* BEGIN GIVEN TEXT *

The innocent purchaser, bona fide prospective purchaser and contiguous property owner defenses to federal Superfund liability for owners of contaminated property require purchasers to conduct all appropriate inquiry (AAI) into the previous ownership and uses of the property in an effort to identify existing contamination. For many years, Phase I Environmental Site Assessments (Phase I ESA) have been routinely performed to meet this requirement and to identify environmental risks, but whether a particular Phase I ESA was enough to establish AAI has been uncertain. In its final AAI rule (70 Fed. Reg. 66070), the U.S. Environmental Protection Agency (EPA) has clarified that AAI requires a greater level of assessment than traditionally performed.

The AAI rule establishes new environmental due diligence standards and practices that must be followed in order to qualify for the referenced landowner liability protections. The rule becomes effective on November 1, 2006, and is estimated to affect more than 250,000 commercial real estate transactions nationwide annually. The EPA also announced that the 2005 update of ASTM E1527 Standard Practice for Phase I ESA may be used in lieu of the AAI rule to meet the federal due diligence requirements. Until November 1, AAI may be met by using the new AAI rule or ASTM E1527-05, ASTM E1527-00, ASTM E1527-97. After November 1, only the new AAI rule and ASTM E1527-05 will constitute compliance with AAI.

Compliance with the new requirements will be critical to limiting the liability of clients engaged in real property transactions. The AAI rule also establishes important new standards for environmental consultants. This article briefly summarizes the background of the AAI rule and provides an overview of the new due diligence standards and practices that will take effect in November.

Background of the AAI Rule
Under the federal Comprehensive Environmental Response, Compensation, and Liability Act (CERCLA, or Superfund), owners and operators of contaminated property may be held strictly liable for, among other things, the cost of cleaning up contamination regardless of fault or negligence. An unintended consequence of this liability scheme is to deter potential purchasers from investing in the acquisition and redevelopment of historically contaminated properties (sometimes called "brownfields sites") because only innocent purchasers (whose due diligence failed to find contamination) could defend against liability.

In 2002, Congress amended CERCLA to lower the barriers to brownfields redevelopment by, among other things, extending defenses to people who purchase property with knowledge of contamination ("bona fide prospective purchasers") and to owners of property contaminated by off-site sources ("contiguous property owners"). It also directed the EPA to issue a regulation setting forth the standards and practices for carrying out AAI. After negotiating with more than 25 organizations representing the real estate and lending service industries, environmental consultants and professionals, state and federal regulators, and public interest groups for over three years, the EPA finalized the AAI rule on November 1, 2005.

* END GIVEN TEXT *

→ **WHAT TO DO**
1 > According to the text on the AAI rule, on what date does the rule become effective?
2 > Carry on the text on the AAI rule from the point where it stops.
The listing after this text is separate material, unrelated to it.

* BEGIN RECORDS SHOWN *

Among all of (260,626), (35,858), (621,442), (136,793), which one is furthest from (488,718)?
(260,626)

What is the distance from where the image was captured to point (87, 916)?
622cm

* END RECORDS SHOWN *
* BEGIN RECORDS SHOWN *

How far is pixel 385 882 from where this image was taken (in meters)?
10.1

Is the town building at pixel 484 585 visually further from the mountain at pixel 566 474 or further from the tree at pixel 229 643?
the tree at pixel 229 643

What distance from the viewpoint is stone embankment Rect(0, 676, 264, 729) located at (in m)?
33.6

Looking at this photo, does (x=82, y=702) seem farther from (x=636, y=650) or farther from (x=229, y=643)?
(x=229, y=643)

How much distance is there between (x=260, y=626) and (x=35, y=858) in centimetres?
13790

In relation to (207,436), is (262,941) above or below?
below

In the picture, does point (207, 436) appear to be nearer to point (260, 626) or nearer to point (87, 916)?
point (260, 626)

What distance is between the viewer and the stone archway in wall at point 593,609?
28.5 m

* END RECORDS SHOWN *

→ **RESULTS**
1 > November 1, 2006.

2 >
The Who, What and When of AAI
Under the rule, AAI must be conducted by an environmental professional (EP) whose qualifications are spelled out in the rule. Specifically, the inquiry must include and the EP must take into account all of the following:

  • Interviews with past and present owners, operators and occupants;
  • Reviews of historical sources, such as chain of title documents, aerial photographs, building department records and land-use records;
  • Searches for recorded environmental cleanup liens;
  • Reviews of Federal, State, local and tribal government records, including waste-disposal records, underground storage tank records, hazardous waste management records and spill records;
  • Visual inspections of the facility and of adjoining properties;
  • Evaluating the purchaser's specialized knowledge or experience;
  • Assessing the relationship of the purchase price to the value of the property, if the property was not contaminated; and
  • Commonly-known or reasonably ascertainable information about the property.

A written report must be prepared that includes, among other things, the EP's opinion about whether conditions indicative of a hazardous substance release have been identified, an evaluation of data gaps, and documentation of the EP's qualifications, including a prescribed declaration by the environmental professional. While not mandatory, the EPA recommends that the EP provide an opinion about additional appropriate site investigation, if any.

The assessment must be completed within one year prior to the date of acquisition, with updates required for some information collected more than six months before closing.

What's Changed?
The most prevalent industry standard for conducting Phase I ESAs is ASTM E1527-00 (which replaced E1527-97 in 2000). The major differences between E1527-00 (the "old standard") and the new AAI due diligence standard (the "new standard") include:

  1. Qualifications for Environmental Professionals are prescribed. Unlike the old standard, the new standard contains certification, licensing, education or experience requirements for individuals who are supervising "all appropriate inquiries."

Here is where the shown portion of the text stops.